**About this task:**
Give back the exact lines of the material below from the one containing "Photo pour Mère" through the one containing "A view taken", and no pictures.

**Records shown:**
• • • •

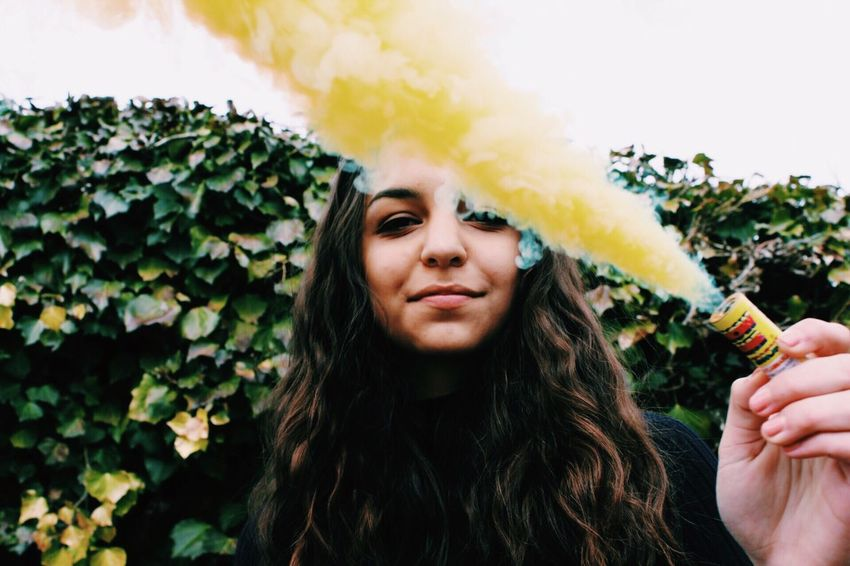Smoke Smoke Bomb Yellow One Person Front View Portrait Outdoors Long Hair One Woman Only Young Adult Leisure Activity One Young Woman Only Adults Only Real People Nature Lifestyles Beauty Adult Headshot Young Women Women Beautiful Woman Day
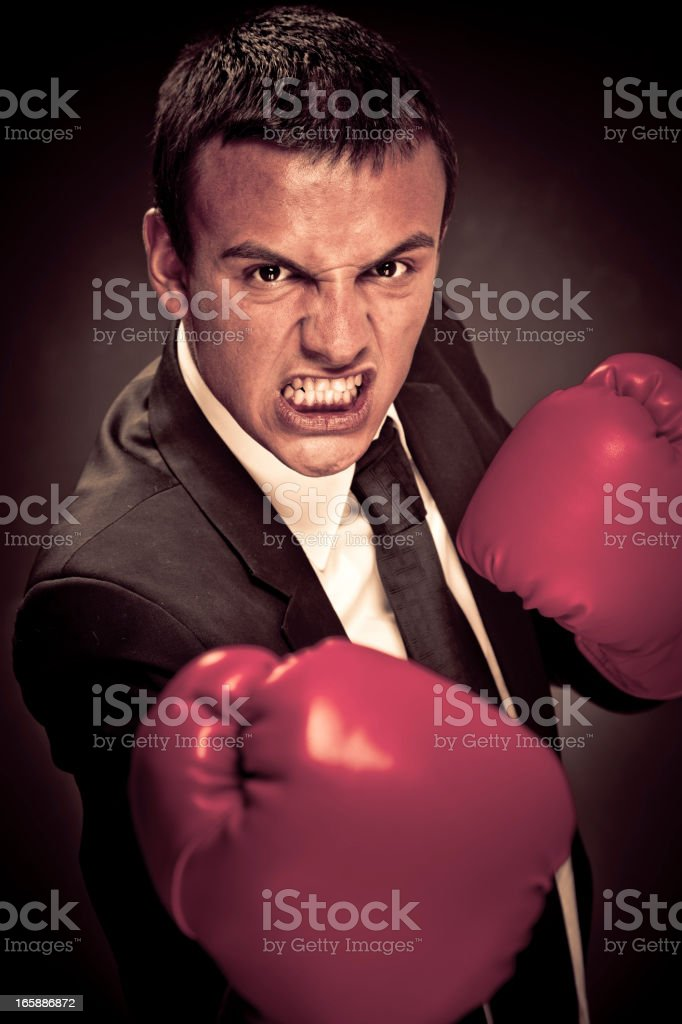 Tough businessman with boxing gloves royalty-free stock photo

• • • •

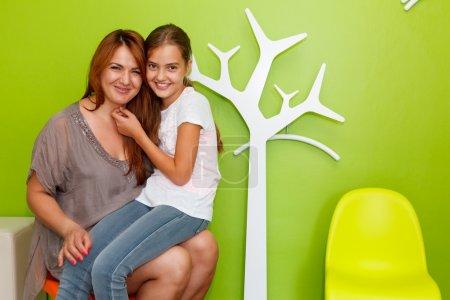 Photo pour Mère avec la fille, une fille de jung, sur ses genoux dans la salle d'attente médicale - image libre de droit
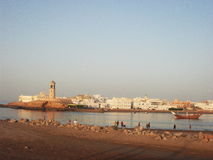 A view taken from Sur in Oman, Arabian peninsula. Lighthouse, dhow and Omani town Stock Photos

• • • •

**Task answer:**
 Photo pour Mère avec la fille, une fille de jung, sur ses genoux dans la salle d'attente médicale - image libre de droit
 A view taken from Sur in Oman, Arabian peninsula. Lighthouse, dhow and Omani town Stock Photos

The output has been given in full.